Without sufficient data and suitable features, the most powerful model structure cannot get satisfactory output. As a classic saying goes, “Garbage in, garbage out.” For a machine learning problem, the data and features often determine the upper limit of the results, while the selection of models, algorithms and optimization are gradually approaching this upper limit.
Introduction
Feature engineering, as the name implies, is a series of engineering processes on raw data to distill it into features that can be used as input for algorithms and models. In essence, feature engineering is a process of representing the data.
Typically, there are two types of data:
- Structured Data: The structured data type can be viewed as a table in a relational database, with each column is clearly defined and contains two basic types: numeric and categorical; each row of data represents a sample. Each row of data represents a sample of information.
- Unstructured Data: Unstructured data mainly includes text, image, audio and video data. The information it contains cannot be represented by a simple numerical value, and there is no clear definition of categories, and each piece of data. The size of each piece of data varies.
Feature Normalisation
Normalization is a scaling technique in which values are shifted and rescaled so that they end up ranging between an interval. Feature normalisation will make different indicators comparable. For example, to analyze the impact of a person’s height and weight on health, if using meters (m) and kilograms (kg) as units, then the height characteristics would be in the range of values from 1.6 to 1.8m, and weight characteristics would be in the range of 50 to 100 kg, and the results of the analysis would clearly favor the weight characteristics with a greater numerical difference.
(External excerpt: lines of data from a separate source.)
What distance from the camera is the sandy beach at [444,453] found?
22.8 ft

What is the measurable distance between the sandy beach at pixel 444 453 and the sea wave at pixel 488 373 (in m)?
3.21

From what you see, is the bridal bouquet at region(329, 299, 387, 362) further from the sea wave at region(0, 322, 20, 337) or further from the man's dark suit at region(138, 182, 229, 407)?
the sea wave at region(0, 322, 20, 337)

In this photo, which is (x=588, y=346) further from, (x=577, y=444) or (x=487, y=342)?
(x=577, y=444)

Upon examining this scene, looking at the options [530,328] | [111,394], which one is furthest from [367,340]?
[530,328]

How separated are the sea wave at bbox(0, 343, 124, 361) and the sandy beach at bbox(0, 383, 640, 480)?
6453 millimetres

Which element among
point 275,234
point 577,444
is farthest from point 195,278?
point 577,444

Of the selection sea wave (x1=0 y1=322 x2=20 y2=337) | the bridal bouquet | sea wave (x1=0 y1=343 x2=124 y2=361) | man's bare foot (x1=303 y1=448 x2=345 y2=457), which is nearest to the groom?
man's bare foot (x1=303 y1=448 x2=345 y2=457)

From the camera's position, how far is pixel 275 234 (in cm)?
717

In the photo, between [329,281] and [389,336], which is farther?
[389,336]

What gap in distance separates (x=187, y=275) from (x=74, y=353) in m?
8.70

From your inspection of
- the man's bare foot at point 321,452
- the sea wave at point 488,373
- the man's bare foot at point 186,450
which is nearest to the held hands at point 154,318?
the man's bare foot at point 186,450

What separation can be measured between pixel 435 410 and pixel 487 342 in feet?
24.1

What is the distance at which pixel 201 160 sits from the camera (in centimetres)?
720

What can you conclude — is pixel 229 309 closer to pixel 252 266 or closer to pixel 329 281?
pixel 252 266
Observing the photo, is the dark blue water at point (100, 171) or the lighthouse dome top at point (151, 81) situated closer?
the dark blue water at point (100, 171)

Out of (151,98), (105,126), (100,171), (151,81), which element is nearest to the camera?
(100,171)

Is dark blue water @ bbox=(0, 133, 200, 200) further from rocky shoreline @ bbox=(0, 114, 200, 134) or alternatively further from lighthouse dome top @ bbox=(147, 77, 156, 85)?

The two main methods most commonly used are as follows.
- Min-Max Scaling
from sklearn.preprocessing import MinMaxScaler
scaler = MinMaxScaler()
scaled_data = scaler.fit_transform(data)
- Z-Score Normalisation
from sklearn.preprocessing import StandardScaler
scaler = StandardScaler()
scaled_data = scaler.fit_transform(data)
Normalisation technique heavily depends on an algorithm being used. Indeed many estimators are designed with the assumption that each feature takes values close to zero or more importantly that all features vary on comparable scales. In particular, metric-based and gradient-based estimators (linear regression, logistic regression, support vector machine, neural network) often assume approximately standardized data (centered features with unit variances). A notable exception are decision tree-based estimators (random forest, gradient boosting tree) that are robust to arbitrary scaling of the data.
Categorical Feature
Mainly, categorical feature indicates the gender (male or female), blood type (A, B,
AB, O), and other characteristics that only take values within a limited number of options. The most commonly used encoding methods are: ordinal encoding, one-hot encoding, binary encoding, etc.
Ordinal Encoding
Ordinal encoding is usually used to handle data with size relationships between categories. For example, grades can be divided into low, medium and high, and there is a “high > medium > low” ranking relationship. Ordinal encoding will assign a numerical ID to category-type features with a numeric ID, e.g., 3 for high, 2 for medium, and 1 for low, which still retains the size relationship after conversion.
One-hot Encoding
One-hot encoding is usually used to deal with features that do not have size relationships between categories. In the “color” variable example, there are 3 categories and therefore 3 binary variables are needed. A “1” value is placed in the binary variable for the color and “0” values for the other colors. Such as (1, 0, 0) for red, (0, 1, 0) fo green, and (0, 0, 1) for blue.
Binary Encoding
Binary encoding is divided into two main steps, first assigning a category ID to each category using the ordinal encoding, and then the binary code corresponding to the category ID is used as the result. Take color for instance, the ID for red is 1, so the binary representation is 001; the ID for green is 2, so the binary representation is 010; the ID for blue is 3, so the binary representation is 011. It can be seen that binary encoding is essentially a hash mapping of IDs using binary representation, which eventually yields a 0/1 feature vector with fewer dimensions than the one-hot encoding, it will save storage space.